Friday, October 9, 2015

Who Was Great Grandma Callin?

Elizabeth Simon was born in Pennsylvania in November of 1780. The colonies were three years away from winning independence from Great Britain. It was a leap year.

When she was 21, in 1801, Elizabeth married John Callin, a son of a Revolutionary War solider named James Callin. Thomas Jefferson won election as the third U.S. President and succeeded John Adams.

15 years later, in 1816, John moved the family from Pennsylvania to Ohio, where he "settled on 60 acres of his brother James' farm who gave him a life lease of it." John and Elizabeth had 7 children by this point, and one on the way - a boy they would name Hugh, possibly to honor the Hugh Callen who later founded Callensburg, Pennsylvania in what is now Clarion county. James Monroe won election as the 5th President of the United States that year; it was also a leap year.

After 19 years on the farm in Milton township, Ohio, John died of tuberculosis in 1835. In January, the first assassination attempt against a U.S. President failed, and Andrew Jackson remained the 7th U.S. President. Mark Twain was born on 30 November of that year.

In 1860 a widowed and elderly Elizabeth lived with her daughter, Eliza Ferguson, in Auburn, Indiana. It was another leap year. Abraham Lincoln won the Presidency that November, and the following April saw the beginnings of a War that threatened to end a country that was three years younger than Elizabeth herself. She watched many grandsons and grandnephews leave to fight that War, and she died before it was over.

Elizabeth Callin died in Auburn, Indiana in November of 1864. The Union was half a year away from winning surrender from the Confederate states. Would you believe it was a leap year, too?

When you have so little information about a person, it helps to look at what went on around them. To see events that they saw, and think about how they might have felt about those events. We see wars that must have seemed endless and hopeless end; we see Presidents run for election; we are shocked by attempted assassinations, and dismayed by the brutality of politics. We see things built and things torn down. We see people die and people born.

We know as much as we do about Elizabeth because her name is recorded in the Callin Family History, and because she appears in that 1860 Census. Those two documents told us or confirmed every fact about Elizabeth that you see here - but there is so much we don't know.

We don't know where in Pennsylvania she was born, or who her parents were. We don't know where she went after John died in 1835; I haven't found her in the 1840 or 1850 Census records, so I don't know: was she in Ohio when her daughter Margret returned from Iowa, widowed and with two small sons? Did she follow her daughter Eliza when she and her husband, John Ferguson, moved to Indiana?

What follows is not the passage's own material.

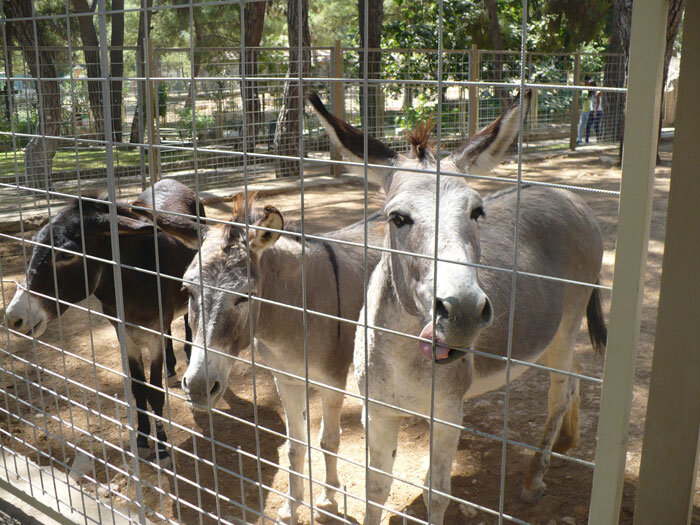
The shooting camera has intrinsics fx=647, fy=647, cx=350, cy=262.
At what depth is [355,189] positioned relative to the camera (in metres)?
12.8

We do know that she and John were married in 1801, and that their son John was born in 1802. They had a child every even numbered year that they lived in Pennsylvania - John (1802), George (1804), Ann (1806), and Sarah (1808). We know from the stories about the Brothers Callin that this group moved to Milton township, Ohio, in 1816, following John's brother who moved in 1810. After 1810, the couple had a child in each odd-numbered year: Eliza (1811), William (1813), James (1815), Hugh (1817), and Margret (1819). (Margret's story was posted last week.)

We know that they lost their son, John, in 1825, but we don't know what caused his death.

There is a great deal I would love to learn about Elizabeth Simon Callin. I hold out some hope that somewhere in America, there is a box full of old papers that has letters to or from her children in Ohio and Illinois, or to her family back in Pennsylvania.

But until something like that surfaces, this is the best we can understand from two documents.